Il y a des exceptions. Ceux qui, comme Jean Charest ou Pierre Elliott Trudeau, viennent d'une famille mixte. Ou ceux qui ont un don spécial pour les langues (c'est souvent le fait de musiciens, de gens qui ont «de l'oreille» et reproduisent instinctivement les sons étrangers).

Dans les pays officiellement unilingues, en France ou en Allemagne, les chefs d'État se font une règle de ne parler que leur langue maternelle quand ils se trouvent en représentation, histoire d'éviter les impairs et les malentendus. Mais le Canada est un pays bilingue; ses chefs de parti ne peuvent débattre en public flanqués d'un interprète. Cela leur nuirait encore plus, au niveau de l'image et de la communication, qu'une maîtrise imparfaite de l'autre langue officielle.

Au Québec, on a souvent tendance à reprocher aux personnages publics leur méconnaissance du français... ou à s'imaginer que les immigrants peuvent apprendre le français à la vitesse grand V. Ces critiques viennent généralement d'unilingues qui ignorent la somme incroyable de travail qu'il faut investir dans l'apprentissage d'une langue seconde. Ces «imbéciles heureux» se croient eux-mêmes bilingues parce qu'ils pourraient, à la rigueur, commander un hamburger en anglais. Ils n'ont pas idée des années d'efforts qui sont nécessaires pour pouvoir énoncer des concepts relativement compliqués dans une langue seconde.

**SEGMENT DE DONNÉES:**
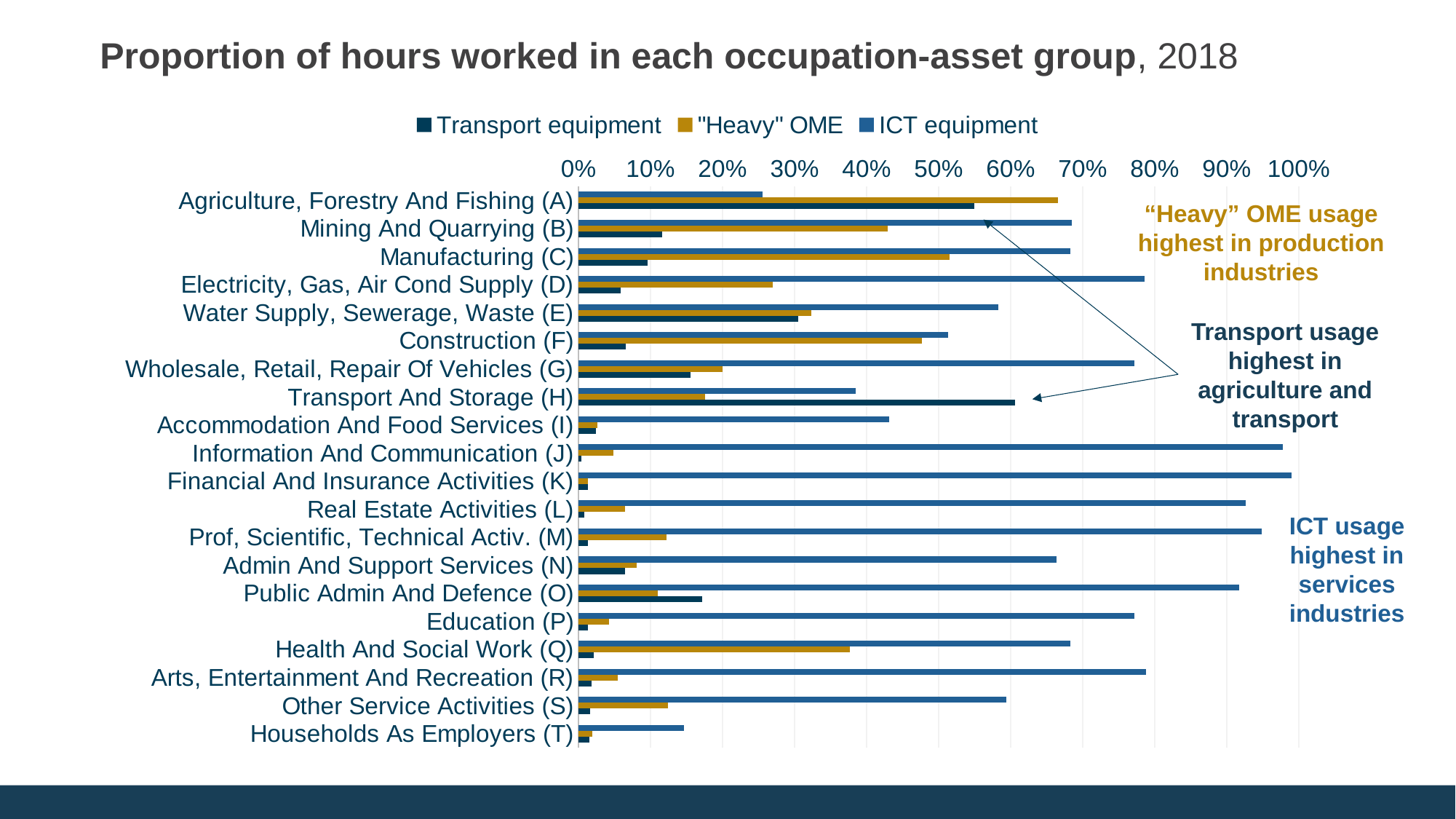
Is the ICT equipment value for Information And Communication (J) greater or less than 90%? greater What year does the chart title refer to? 2018 Which industry has the highest Transport equipment value? Transport And Storage (H) Which is larger for Construction (F): the ICT equipment value or the Transport equipment value? ICT equipment Is the Transport equipment value for Agriculture, Forestry And Fishing (A) greater or less than 50%? greater Which industry has the highest "Heavy" OME value? Agriculture, Forestry And Fishing (A) Is the "Heavy" OME value for Mining And Quarrying (B) greater or less than 50%? less How many industry categories are plotted on the chart? 20 Which is larger for Health And Social Work (Q): the "Heavy" OME value or the Transport equipment value? "Heavy" OME Which industry has the lowest ICT equipment value? Households As Employers (T) How many series does the legend list? 3 What kind of chart is shown on the slide? bar chart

**TÂCHES À RÉALISER:**
A: Traduisez en anglais cette phrase du texte sur le bilinguisme des personnalités politiques : « Mais le Canada est un pays bilingue; ses chefs de parti ne peuvent débattre en public flanqués d'un interprète. »
B: Rédigez la suite du texte sur le bilinguisme des personnalités politiques, en partant de sa dernière phrase.

**CORRIGÉ DES EXERCICES:**
A: But Canada is a bilingual country; its party leaders cannot debate in public flanked by an interpreter.

B:
L'autre leçon linguistique de ces débats, c'est que l'anglais, dans les écoles françaises, doit être enseigné le plus tôt possible, mais surtout dans les règles de l'art, avec des enseignants très bien formés, idéalement des enseignants dont c'est la langue maternelle. À l'âge adulte, l'apprentissage devient beaucoup plus difficile, et nos politiciens fédéraux en sont la preuve vivante, eux qui ont pourtant eu la possibilité d'embaucher des tuteurs particuliers et qui avaient un degré de motivation exceptionnel, puisqu'il en allait de leur carrière politique.

Ce n'est pas par hasard que des sondages-éclairs ont donné la victoire du débat français aux deux chefs francophones... et celle du débat anglais à MM. Harper et Layton! C'est sur la langue qu'on les a jugés.